#### Exercise text ####

The Leap Year Gene by Shelley Wood
Shelley Wood’s The Leap Year Gene has an intriguing premise and is for the most part an interesting novel, but I feel like the last quarter of the novel was rushed and therefore left me feeling dissatisfied by the time I finished it. The novel is about a baby girl, Kit McKinley, who is born on February 29, 1916, and inexplicably only ages one year for every four years. The funny thing about The Leap Year Gene is that even though Kit is at the center of the novel, I found her character to be the least satisfying of the four main characters.
The novel opens with Ernest McKinley, Kit’s soon-to-be stepfather, just prior to Kit’s birth, when Ernest finds out that the widow of his brother Thomas (who died in WWI) is pregnant with his brother’s baby. The only problem is that Kit’s mother, Lillian, doesn’t look like she has been pregnant long enough to be having Thomas’s baby. It becomes apparent that the baby in Lillian’s uterus is developing very slowly and her pregnancy lasts something like eighteen months (!) before Kit is finally born.
Kit is born during the eugenics movement, when people were obsessed with the idea of producing perfect human specimens and breeding out “undesirable” human traits through forced sterilization. The Nazis took it one step further, of course, and murdered children who had mental and physical disabilities under the guise of Kinder-Euthanasie (this was before they started sending children to die in the concentration camps). Part of the novel is set in Germany a few years prior to WWII when Kit and her family are living in Berlin while Lillian is working on her PhD in botany, but secretly studying genetics in order to figure out the gene that makes Kit age so slowly. Ernest and Lillian are worried that if everyone finds out about Kit’s “leap year gene”, she will be used as a science experiment to create longevity in humans. I found the earlier decades of the story to be the most interesting and the most intense.

####

* **What you should do**
Continue the review of The Leap Year Gene from the point where it stops. The material that follows has nothing to do with this exercise.

#### Source material ####

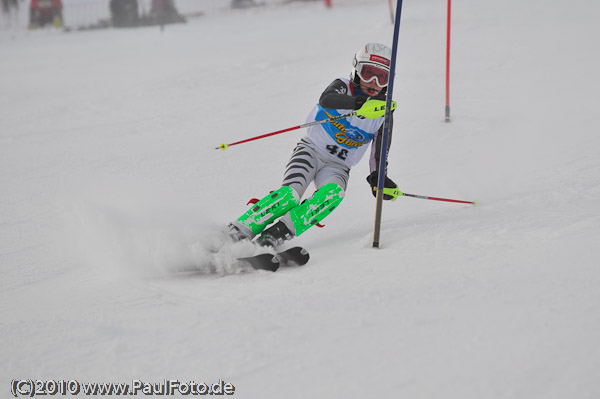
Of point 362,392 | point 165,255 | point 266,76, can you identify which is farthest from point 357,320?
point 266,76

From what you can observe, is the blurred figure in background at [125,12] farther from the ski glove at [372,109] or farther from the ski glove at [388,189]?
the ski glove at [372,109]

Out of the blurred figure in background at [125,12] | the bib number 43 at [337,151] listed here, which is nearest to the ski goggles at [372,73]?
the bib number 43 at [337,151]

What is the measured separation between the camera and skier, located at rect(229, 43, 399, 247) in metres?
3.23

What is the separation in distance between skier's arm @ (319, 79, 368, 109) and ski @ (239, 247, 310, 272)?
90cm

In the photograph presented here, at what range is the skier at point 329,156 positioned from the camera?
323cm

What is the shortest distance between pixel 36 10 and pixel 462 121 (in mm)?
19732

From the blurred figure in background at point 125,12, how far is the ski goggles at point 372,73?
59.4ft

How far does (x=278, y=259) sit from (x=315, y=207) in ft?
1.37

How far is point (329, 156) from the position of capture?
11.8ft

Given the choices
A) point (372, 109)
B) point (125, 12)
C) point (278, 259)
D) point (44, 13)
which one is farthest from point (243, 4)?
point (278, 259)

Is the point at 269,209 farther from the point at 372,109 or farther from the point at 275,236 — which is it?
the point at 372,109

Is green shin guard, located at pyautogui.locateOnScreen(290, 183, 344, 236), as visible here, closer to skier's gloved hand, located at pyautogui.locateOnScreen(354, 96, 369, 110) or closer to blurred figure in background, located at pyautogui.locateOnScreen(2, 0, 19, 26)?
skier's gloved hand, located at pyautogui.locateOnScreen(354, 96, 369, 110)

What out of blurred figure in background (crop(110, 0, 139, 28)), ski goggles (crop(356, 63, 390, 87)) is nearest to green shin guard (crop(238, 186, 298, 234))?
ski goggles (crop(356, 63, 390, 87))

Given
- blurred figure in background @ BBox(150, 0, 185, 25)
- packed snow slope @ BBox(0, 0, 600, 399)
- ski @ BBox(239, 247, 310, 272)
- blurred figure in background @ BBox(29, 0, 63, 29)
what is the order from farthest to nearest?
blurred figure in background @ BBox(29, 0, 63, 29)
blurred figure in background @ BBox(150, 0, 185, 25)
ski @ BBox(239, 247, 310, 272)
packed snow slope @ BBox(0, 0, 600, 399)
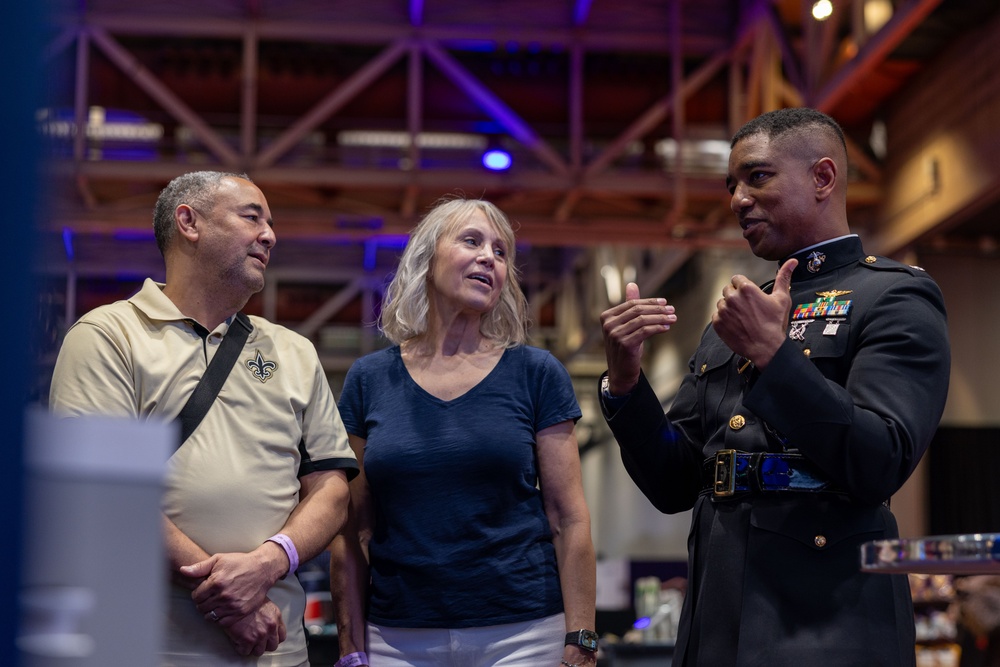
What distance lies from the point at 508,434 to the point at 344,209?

####
#### Source material ####

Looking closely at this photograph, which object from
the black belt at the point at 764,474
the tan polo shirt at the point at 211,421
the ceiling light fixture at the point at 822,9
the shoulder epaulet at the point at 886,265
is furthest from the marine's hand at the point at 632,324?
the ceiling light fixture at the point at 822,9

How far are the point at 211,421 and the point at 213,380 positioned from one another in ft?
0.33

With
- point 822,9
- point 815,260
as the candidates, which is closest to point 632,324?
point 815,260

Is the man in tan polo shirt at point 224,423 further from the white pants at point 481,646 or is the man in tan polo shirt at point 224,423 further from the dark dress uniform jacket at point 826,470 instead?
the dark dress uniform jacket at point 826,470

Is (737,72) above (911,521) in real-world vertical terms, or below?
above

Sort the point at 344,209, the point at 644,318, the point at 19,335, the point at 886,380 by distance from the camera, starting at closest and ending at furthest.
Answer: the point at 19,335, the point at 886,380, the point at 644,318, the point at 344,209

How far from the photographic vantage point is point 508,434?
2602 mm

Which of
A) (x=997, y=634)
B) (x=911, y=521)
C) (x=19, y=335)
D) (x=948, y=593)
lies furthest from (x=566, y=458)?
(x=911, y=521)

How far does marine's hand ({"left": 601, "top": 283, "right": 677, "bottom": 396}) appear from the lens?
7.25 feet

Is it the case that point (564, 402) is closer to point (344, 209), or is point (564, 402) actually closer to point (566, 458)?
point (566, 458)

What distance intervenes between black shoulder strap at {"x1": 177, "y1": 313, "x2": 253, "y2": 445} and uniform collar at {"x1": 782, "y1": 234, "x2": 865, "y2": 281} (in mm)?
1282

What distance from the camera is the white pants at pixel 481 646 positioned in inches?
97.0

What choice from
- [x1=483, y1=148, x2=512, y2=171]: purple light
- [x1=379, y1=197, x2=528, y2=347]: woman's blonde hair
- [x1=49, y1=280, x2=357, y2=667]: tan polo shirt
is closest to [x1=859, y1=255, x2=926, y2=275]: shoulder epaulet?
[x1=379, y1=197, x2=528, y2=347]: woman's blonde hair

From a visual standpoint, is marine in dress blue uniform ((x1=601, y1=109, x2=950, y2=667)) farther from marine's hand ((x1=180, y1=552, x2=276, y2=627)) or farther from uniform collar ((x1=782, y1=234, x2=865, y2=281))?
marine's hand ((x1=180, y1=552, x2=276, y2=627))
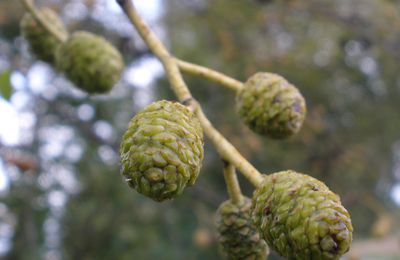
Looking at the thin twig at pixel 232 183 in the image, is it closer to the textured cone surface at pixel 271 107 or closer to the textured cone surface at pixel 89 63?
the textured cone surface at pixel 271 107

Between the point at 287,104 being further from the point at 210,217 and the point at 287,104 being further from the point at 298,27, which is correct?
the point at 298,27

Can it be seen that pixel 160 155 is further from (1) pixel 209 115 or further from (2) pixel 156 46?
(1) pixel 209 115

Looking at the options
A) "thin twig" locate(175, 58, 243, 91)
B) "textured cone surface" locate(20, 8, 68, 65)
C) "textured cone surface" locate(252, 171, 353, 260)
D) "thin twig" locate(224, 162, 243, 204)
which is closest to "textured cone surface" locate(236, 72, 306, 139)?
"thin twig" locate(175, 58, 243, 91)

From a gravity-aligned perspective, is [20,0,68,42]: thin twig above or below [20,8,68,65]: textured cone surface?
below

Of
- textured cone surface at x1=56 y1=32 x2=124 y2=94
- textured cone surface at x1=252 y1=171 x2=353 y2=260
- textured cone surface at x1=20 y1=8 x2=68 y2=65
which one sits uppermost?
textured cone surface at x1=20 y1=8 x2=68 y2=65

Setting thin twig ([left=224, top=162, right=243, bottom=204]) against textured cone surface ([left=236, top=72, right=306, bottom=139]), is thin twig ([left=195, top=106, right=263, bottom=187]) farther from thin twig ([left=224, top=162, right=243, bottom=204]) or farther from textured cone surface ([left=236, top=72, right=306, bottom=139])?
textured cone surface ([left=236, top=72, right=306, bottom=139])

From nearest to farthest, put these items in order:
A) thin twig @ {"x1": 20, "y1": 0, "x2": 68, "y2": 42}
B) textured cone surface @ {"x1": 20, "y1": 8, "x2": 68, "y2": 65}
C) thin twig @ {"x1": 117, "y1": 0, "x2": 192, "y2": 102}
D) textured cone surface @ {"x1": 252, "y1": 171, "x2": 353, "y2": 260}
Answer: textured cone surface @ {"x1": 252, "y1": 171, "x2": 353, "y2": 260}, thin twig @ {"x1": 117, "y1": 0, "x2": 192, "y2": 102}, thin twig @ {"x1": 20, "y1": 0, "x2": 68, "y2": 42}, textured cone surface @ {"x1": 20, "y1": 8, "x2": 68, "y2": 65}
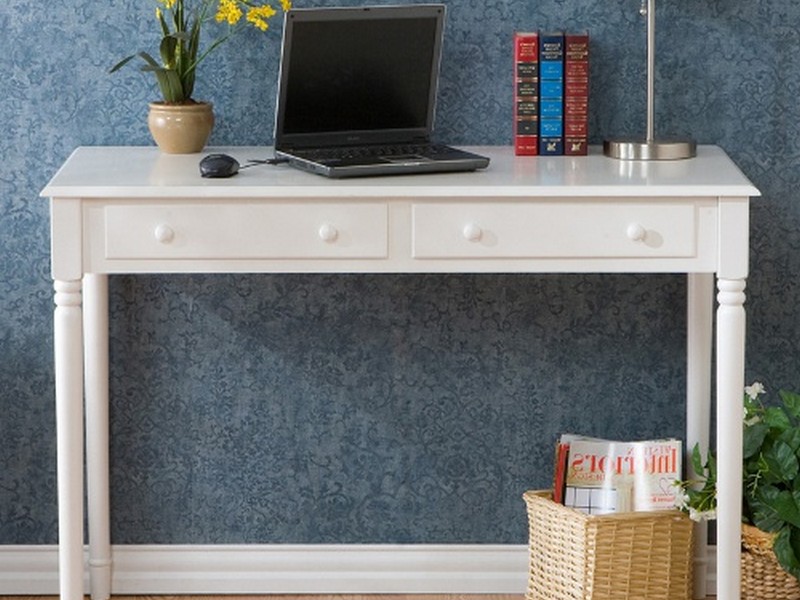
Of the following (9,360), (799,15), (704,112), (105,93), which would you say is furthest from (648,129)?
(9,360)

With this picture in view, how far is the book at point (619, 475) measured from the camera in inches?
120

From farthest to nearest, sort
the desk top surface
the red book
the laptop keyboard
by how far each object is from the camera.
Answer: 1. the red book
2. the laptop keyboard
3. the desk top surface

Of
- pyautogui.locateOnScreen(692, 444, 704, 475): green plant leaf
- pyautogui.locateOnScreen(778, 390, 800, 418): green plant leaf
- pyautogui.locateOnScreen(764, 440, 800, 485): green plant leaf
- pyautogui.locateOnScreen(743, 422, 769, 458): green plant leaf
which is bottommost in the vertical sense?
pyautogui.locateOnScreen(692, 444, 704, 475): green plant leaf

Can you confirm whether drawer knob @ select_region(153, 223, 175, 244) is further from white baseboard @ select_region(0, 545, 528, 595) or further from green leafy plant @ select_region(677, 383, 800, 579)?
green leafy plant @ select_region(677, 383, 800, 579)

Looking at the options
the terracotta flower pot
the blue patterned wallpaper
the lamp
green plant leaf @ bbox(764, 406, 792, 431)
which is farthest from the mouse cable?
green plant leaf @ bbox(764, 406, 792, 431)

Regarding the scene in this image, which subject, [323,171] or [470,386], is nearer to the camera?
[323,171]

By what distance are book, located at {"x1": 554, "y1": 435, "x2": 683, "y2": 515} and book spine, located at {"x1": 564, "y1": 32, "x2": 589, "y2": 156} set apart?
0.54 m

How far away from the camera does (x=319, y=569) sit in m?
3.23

####

* **Solved problem**
The Leap Year Gene is told in four parts from the perspectives of four different characters, the first three of them being Kit’s family members. From their perspectives, Kit is a super intelligent, impetuous child with a curiosity about life, but you never get a sense about how she feels about her own situation. By the time you get to Kit’s part of the story, when she physically appears to be a young adult, she comes across as the kind of person everyone expects her to be: cautious and concerned about the secret of her “leap year gene” being discovered. At this point, the passage of years, as well as the story, accelerates so quickly that Kit’s character hardly develops any further. Her relationships with new characters brought late into the story are thinly sketched and lack the emotional attachment that I felt earlier in the story with Kit’s family. I thought The Leap Year Gene was a very affecting novel for the first three-quarters of the story, but it loses that feeling as it races to its conclusion.